------ Texto de la página
Para bien y para mal

Jesús Mateo Pinilla


Impeorable

30/06/2020

Leyendo a Peter Handke me di cuenta de que mi vida poco ha sido desde que se disolvió la cuidada biblioteca. Mis circunstancias personales me han hecho olvidarla. Abandonos amorosos, traslados, pérdidas, los jetas que te piden un libro en el momento en que no se le puedes negar…. Lo cierto es que tu alma se ha roto, vivencias recogidas bajo la forma de escritura durante muchos años, se han ido en un viaje sin retorno.
Era valioso un tratado de los órdenes arquitectónicos de Vignola, porque contenía un reglamento ciudadano que era el resumen de todos los avances de las ciudades españolas a final del siglo XIX: el abandono del gas con la llegada de la electricidad, las normas de alcantarillado en nuevas poblaciones, los diseños novedosos de trazados urbanos, todo un conjunto de desarrollo ya pasado, que como un vademecum situaba mis historias. Aquel tomo de tapas acartonadas verdes, se lo quedó mi primera esposa. Seguro que nunca lo abrió y quizá hoy descanse en alguna estantería que lo recibió. 
Pero eso no fue lo más grave, sino la pérdida de otro Vignola, un incunable impreso a mano con las portadas de pergamino, una joya de inmenso valor que había sido adquirido por mi bisabuelo en la desamortización de Mendizábal a la biblioteca de los monjes de San Benito en Valladolid. Era tan interesante que sorprendió al cátedro De La Plaza y donde había escrito en un margen un fanático fraile con letra de pluma de animal y tinta sepia que no podía ser tanta belleza y por eso el Tratado era obra del mismo diablo.
Aquel libro fue admirado por mis profesores arquitectos en Valencia, porque lo tuve siempre bien cuidado para copiar los órdenes, ya que fue, a pesar de su antigüedad y vejez, mi maestro de dibujo técnico. Este lo posee mi mejor amante, la mujer madura de Stephen Vizinczey, gran amor frío y sensible en el abandono. Ella tiene también textos del Círculo de Viena irrecuperables, obras de simbolismo de lenguaje y estudios sobre su estructura, catálogos de importantes exposiciones, obras de arte, muebles antiguos, recuerdos de valor y otros que no son sino textos del alma, cuya pérdida me ha producido enorme dolor y cuya apropiación solo tuvo su causa en él. Pero preferí seguir viviendo a no vivir, eso sí hubiese sido impeorable.
------------
------ Datos proporcionados
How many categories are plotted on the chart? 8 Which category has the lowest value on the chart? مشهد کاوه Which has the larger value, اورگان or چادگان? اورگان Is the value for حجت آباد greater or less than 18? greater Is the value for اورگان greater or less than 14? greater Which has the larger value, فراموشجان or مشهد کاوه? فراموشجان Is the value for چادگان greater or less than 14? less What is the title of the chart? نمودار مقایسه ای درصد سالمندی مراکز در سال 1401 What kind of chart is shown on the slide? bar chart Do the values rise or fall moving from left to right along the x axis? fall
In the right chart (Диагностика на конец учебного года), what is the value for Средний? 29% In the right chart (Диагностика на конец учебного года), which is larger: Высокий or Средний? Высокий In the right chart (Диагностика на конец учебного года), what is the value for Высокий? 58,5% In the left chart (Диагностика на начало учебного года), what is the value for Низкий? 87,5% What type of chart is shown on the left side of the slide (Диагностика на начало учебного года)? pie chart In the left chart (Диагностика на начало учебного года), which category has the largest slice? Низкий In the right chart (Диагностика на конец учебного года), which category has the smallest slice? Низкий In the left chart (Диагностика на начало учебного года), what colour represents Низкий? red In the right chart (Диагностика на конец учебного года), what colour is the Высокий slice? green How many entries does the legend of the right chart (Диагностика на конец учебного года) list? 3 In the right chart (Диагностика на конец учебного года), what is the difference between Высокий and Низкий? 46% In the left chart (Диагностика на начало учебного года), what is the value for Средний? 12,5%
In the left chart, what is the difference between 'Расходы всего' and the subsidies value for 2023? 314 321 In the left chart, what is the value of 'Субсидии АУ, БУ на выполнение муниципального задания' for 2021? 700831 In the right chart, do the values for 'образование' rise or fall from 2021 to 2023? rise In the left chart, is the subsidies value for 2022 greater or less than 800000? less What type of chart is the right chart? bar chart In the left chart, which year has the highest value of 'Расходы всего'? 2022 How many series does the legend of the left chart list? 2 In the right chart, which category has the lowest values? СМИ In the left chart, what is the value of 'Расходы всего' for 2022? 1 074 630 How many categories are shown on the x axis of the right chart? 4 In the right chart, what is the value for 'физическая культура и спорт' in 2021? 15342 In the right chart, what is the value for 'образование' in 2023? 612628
------------
Enunciado del problema: Transcriba sin cambios, del texto sobre la biblioteca perdida, todo el pasaje que va desde "Aquel libro fue" hasta "hubiese sido impeorable.".

Solución del ejercicio:
Aquel libro fue admirado por mis profesores arquitectos en Valencia, porque lo tuve siempre bien cuidado para copiar los órdenes, ya que fue, a pesar de su antigüedad y vejez, mi maestro de dibujo técnico. Este lo posee mi mejor amante, la mujer madura de Stephen Vizinczey, gran amor frío y sensible en el abandono. Ella tiene también textos del Círculo de Viena irrecuperables, obras de simbolismo de lenguaje y estudios sobre su estructura, catálogos de importantes exposiciones, obras de arte, muebles antiguos, recuerdos de valor y otros que no son sino textos del alma, cuya pérdida me ha producido enorme dolor y cuya apropiación solo tuvo su causa en él. Pero preferí seguir viviendo a no vivir, eso sí hubiese sido impeorable.